SHORT TASK: Retype the data that follows line by line, exactly, and leave its pictures out.

DATA FOR THIS TASK:
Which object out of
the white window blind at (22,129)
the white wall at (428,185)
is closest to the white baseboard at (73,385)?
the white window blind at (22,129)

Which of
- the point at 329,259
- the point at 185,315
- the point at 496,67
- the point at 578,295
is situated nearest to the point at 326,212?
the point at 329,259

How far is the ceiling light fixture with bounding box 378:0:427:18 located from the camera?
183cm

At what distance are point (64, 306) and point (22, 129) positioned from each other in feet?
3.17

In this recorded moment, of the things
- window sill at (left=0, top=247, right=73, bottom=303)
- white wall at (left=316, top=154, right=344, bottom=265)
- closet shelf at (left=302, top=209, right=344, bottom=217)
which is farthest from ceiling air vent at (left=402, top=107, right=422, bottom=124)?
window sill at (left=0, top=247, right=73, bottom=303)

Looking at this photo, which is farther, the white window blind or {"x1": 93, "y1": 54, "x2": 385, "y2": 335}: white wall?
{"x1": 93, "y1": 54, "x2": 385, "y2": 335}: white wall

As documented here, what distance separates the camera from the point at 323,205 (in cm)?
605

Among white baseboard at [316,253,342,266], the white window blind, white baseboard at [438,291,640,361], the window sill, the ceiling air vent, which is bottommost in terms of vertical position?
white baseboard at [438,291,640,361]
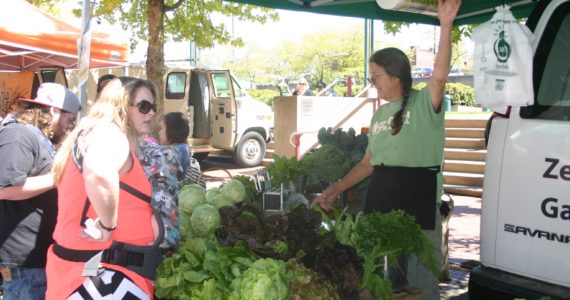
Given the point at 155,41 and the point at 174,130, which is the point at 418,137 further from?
the point at 155,41

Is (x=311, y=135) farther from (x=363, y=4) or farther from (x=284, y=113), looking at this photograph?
(x=363, y=4)

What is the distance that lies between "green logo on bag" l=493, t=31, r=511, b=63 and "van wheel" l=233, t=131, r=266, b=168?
12445 mm

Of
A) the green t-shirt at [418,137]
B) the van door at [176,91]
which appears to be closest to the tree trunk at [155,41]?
the green t-shirt at [418,137]

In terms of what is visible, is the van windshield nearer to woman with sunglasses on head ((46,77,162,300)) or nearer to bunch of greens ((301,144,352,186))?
bunch of greens ((301,144,352,186))

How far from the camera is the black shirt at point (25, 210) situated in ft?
9.87

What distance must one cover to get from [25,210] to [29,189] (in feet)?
0.82

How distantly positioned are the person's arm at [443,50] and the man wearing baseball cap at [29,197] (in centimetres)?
219

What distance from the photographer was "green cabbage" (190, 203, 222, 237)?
10.3 ft

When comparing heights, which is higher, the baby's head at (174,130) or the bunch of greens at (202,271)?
the baby's head at (174,130)

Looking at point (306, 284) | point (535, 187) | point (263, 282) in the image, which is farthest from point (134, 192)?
A: point (535, 187)

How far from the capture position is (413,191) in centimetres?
338

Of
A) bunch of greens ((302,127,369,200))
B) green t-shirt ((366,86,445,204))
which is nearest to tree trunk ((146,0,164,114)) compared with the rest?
bunch of greens ((302,127,369,200))

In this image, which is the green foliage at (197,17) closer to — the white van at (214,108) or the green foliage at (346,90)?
the white van at (214,108)

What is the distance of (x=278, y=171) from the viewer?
4184 mm
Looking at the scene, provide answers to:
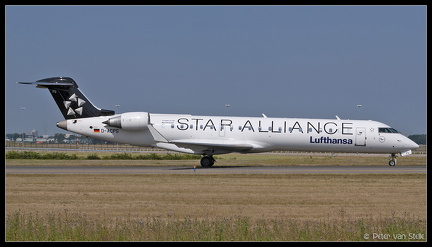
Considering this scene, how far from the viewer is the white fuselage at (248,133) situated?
38312 mm

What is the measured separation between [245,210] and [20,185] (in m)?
10.5

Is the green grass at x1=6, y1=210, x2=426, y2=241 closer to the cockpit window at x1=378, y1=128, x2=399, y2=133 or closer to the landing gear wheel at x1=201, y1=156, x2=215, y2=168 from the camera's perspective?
the landing gear wheel at x1=201, y1=156, x2=215, y2=168

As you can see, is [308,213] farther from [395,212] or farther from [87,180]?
[87,180]

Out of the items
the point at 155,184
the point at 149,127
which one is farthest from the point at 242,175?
the point at 149,127

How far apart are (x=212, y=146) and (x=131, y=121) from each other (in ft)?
16.2

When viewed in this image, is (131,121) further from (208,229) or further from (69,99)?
(208,229)

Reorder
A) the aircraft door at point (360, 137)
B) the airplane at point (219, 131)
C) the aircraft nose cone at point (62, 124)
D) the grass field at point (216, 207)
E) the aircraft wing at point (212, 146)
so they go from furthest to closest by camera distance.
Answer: the aircraft nose cone at point (62, 124) → the aircraft door at point (360, 137) → the airplane at point (219, 131) → the aircraft wing at point (212, 146) → the grass field at point (216, 207)

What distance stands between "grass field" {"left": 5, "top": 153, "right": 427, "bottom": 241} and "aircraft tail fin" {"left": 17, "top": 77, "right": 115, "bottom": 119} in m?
9.78

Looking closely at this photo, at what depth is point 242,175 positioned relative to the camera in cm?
3038

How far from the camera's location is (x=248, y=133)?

FINISHED ANSWER:
Which object out of
the white window blind at (22,129)
the white wall at (428,185)
is closest to the white baseboard at (73,385)?
the white window blind at (22,129)

Which of
- the point at 329,259
- the point at 185,315
- the point at 496,67
- the point at 578,295
is situated nearest to the point at 326,212?
the point at 329,259

How far is the ceiling light fixture with bounding box 378:0:427:18 located from the camera?
183cm

At what distance are point (64, 306) and point (22, 129) positioned from each other in feet?
3.17

In this recorded moment, of the things
- window sill at (left=0, top=247, right=73, bottom=303)
- white wall at (left=316, top=154, right=344, bottom=265)
- closet shelf at (left=302, top=209, right=344, bottom=217)
which is farthest from ceiling air vent at (left=402, top=107, right=422, bottom=124)?
window sill at (left=0, top=247, right=73, bottom=303)

Looking at this photo, which is farther, the white window blind or {"x1": 93, "y1": 54, "x2": 385, "y2": 335}: white wall?
{"x1": 93, "y1": 54, "x2": 385, "y2": 335}: white wall

As documented here, what distance separates the camera from the point at 323,205 (in cm)?
605

Among white baseboard at [316,253,342,266], the white window blind, white baseboard at [438,291,640,361], the window sill, the ceiling air vent, which is bottommost in terms of vertical position?
white baseboard at [438,291,640,361]
Given the point at 155,41 and the point at 174,130, which is the point at 418,137 further from?
the point at 155,41

Is (x=311, y=135) farther from (x=363, y=4) or farther from (x=284, y=113), looking at this photograph?
(x=363, y=4)

What is the distance that lies between "green logo on bag" l=493, t=31, r=511, b=63 and "van wheel" l=233, t=131, r=266, b=168?
12445 mm

Of
A) the green t-shirt at [418,137]
B) the van door at [176,91]
which appears to be closest to the tree trunk at [155,41]?
the green t-shirt at [418,137]

In terms of what is visible, is the van windshield nearer to woman with sunglasses on head ((46,77,162,300)) or nearer to bunch of greens ((301,144,352,186))?
bunch of greens ((301,144,352,186))

How far from the camera is the black shirt at point (25, 210) situated in ft?
9.87

What distance must one cover to get from [25,210] to [29,189] (in feet)?
0.82

How distantly positioned are the person's arm at [443,50] and the man wearing baseball cap at [29,197] (in centimetres)?
219

What distance from the photographer was "green cabbage" (190, 203, 222, 237)?
10.3 ft

When comparing heights, which is higher, the baby's head at (174,130) or the bunch of greens at (202,271)?
the baby's head at (174,130)

Looking at point (306, 284) | point (535, 187) | point (263, 282) in the image, which is farthest from point (134, 192)?
A: point (535, 187)

How far from the capture position is (413,191) in centimetres?
338

Of
A) bunch of greens ((302,127,369,200))
B) green t-shirt ((366,86,445,204))
which is nearest to tree trunk ((146,0,164,114)) compared with the rest?
bunch of greens ((302,127,369,200))

In this image, which is the green foliage at (197,17) closer to — the white van at (214,108) or the green foliage at (346,90)?
the white van at (214,108)

What is the distance of (x=278, y=171) from the viewer?
4184 mm
Looking at the scene, provide answers to:
Considering this scene, how far from the viewer is the white fuselage at (248,133) situated?
38312 mm

What is the measured separation between [245,210] and [20,185] (in m)?
10.5

Is the green grass at x1=6, y1=210, x2=426, y2=241 closer to the cockpit window at x1=378, y1=128, x2=399, y2=133 or closer to the landing gear wheel at x1=201, y1=156, x2=215, y2=168 from the camera's perspective?
the landing gear wheel at x1=201, y1=156, x2=215, y2=168

As you can see, is [308,213] farther from [395,212] or farther from [87,180]?
[87,180]

Out of the items
the point at 155,184
the point at 149,127
which one is farthest from the point at 242,175?
the point at 149,127

How far apart are (x=212, y=146) and (x=131, y=121) from each other (in ft)?
16.2

When viewed in this image, is (131,121) further from (208,229) or further from (69,99)?
(208,229)

Reorder
A) the aircraft door at point (360, 137)
B) the airplane at point (219, 131)
C) the aircraft nose cone at point (62, 124)
D) the grass field at point (216, 207)
E) the aircraft wing at point (212, 146)
so they go from furthest to closest by camera distance.
Answer: the aircraft nose cone at point (62, 124) → the aircraft door at point (360, 137) → the airplane at point (219, 131) → the aircraft wing at point (212, 146) → the grass field at point (216, 207)

What distance stands between "grass field" {"left": 5, "top": 153, "right": 427, "bottom": 241} and "aircraft tail fin" {"left": 17, "top": 77, "right": 115, "bottom": 119} in m?
9.78

Looking closely at this photo, at what depth is point 242,175 positioned relative to the camera in cm?
3038

How far from the camera's location is (x=248, y=133)?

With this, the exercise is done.